BEGIN EXERCISE TEXT
How to care for a Japanese Knife
Japanese knives are highly sought after by chefs around the globe and are prized for their sharpness and design. While many types of chef knives are made in Japan today, the term “Japanese knife” is generally reserved for high-carbon steel knives closely linked to samurai swords and still often produced by hand.
Knives made of high-carbon steel, more often referred to as "carbon steel", are preferred by professional chefs over stainless-steel blades. They can be sharpened into finer edges, keep an edge much longer, and some say they can even improve the flavor of your food. Unfortunately, those benefits come with a trade-off; carbon-steel knifes are more prone to color change and rust.
As a good chef knife is perhaps the single most important piece of equipment in any kitchen, and a Japanese knife can often be a pricy investment, it is important to learn how to properly care for and maintain a knife so it can help you create magic in the kitchen for years to come.
Guide For Knife Use
Do not cut through bones, frozen foods, coconuts or extremely dense items.
Always cut with a smooth action and never twist the blade. Sideways pressure may cause the blade to fracture or chip.
Don't cut directly on hard surfaces such as a bench-top, stainless steel sink, plate or chopping boards made from glass, ceramic, bamboo, corian and other hard substances. A wooden chopping board or soft plastic chopping board is best.
END EXERCISE TEXT
BEGIN SOURCE MATERIAL
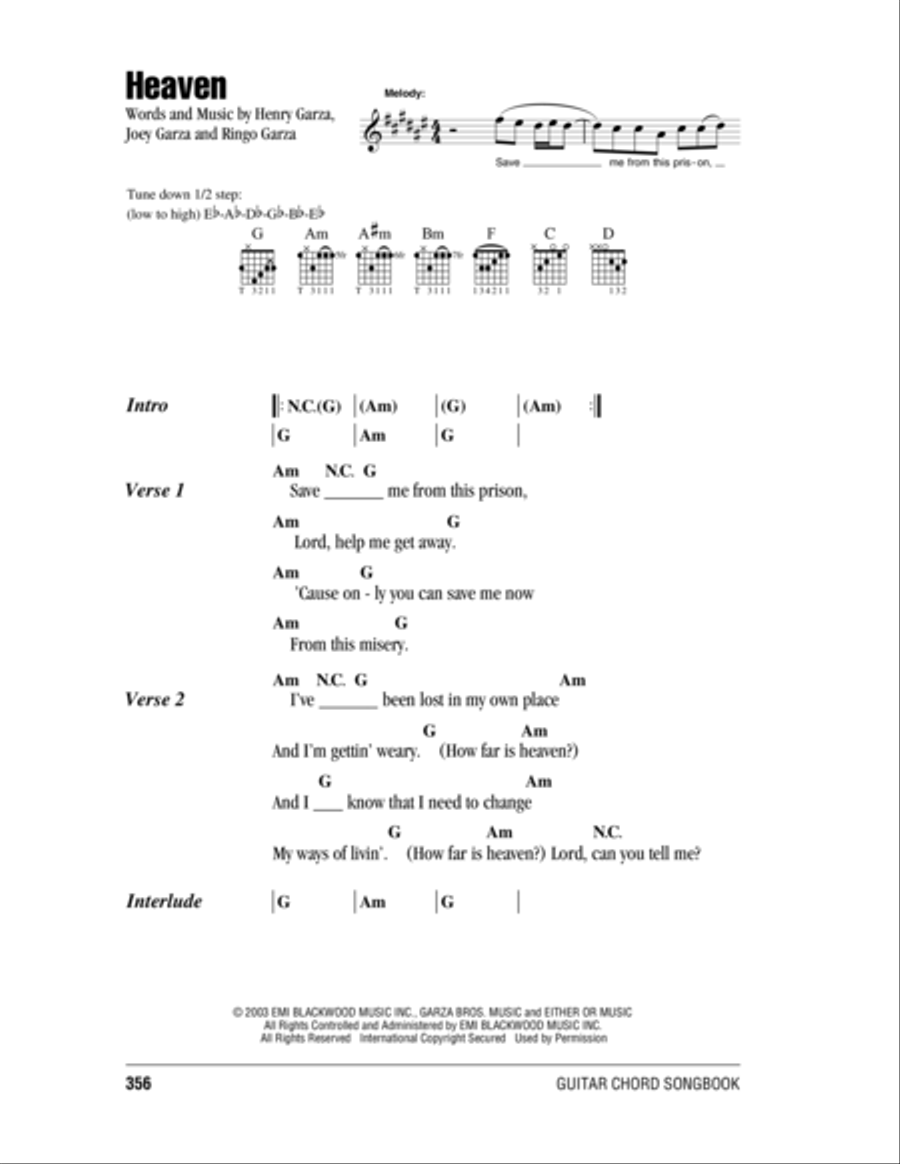Heaven Acoustic Guitar scores gallery preview page 1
END SOURCE MATERIAL
**INSTRUCTIONS TO FOLLOW**
In the knife-care guide, which kinds of chopping board are best? Please answer in a few words.

**OUTPUT FOR THIS TASK**
A wooden chopping board or a soft plastic chopping board.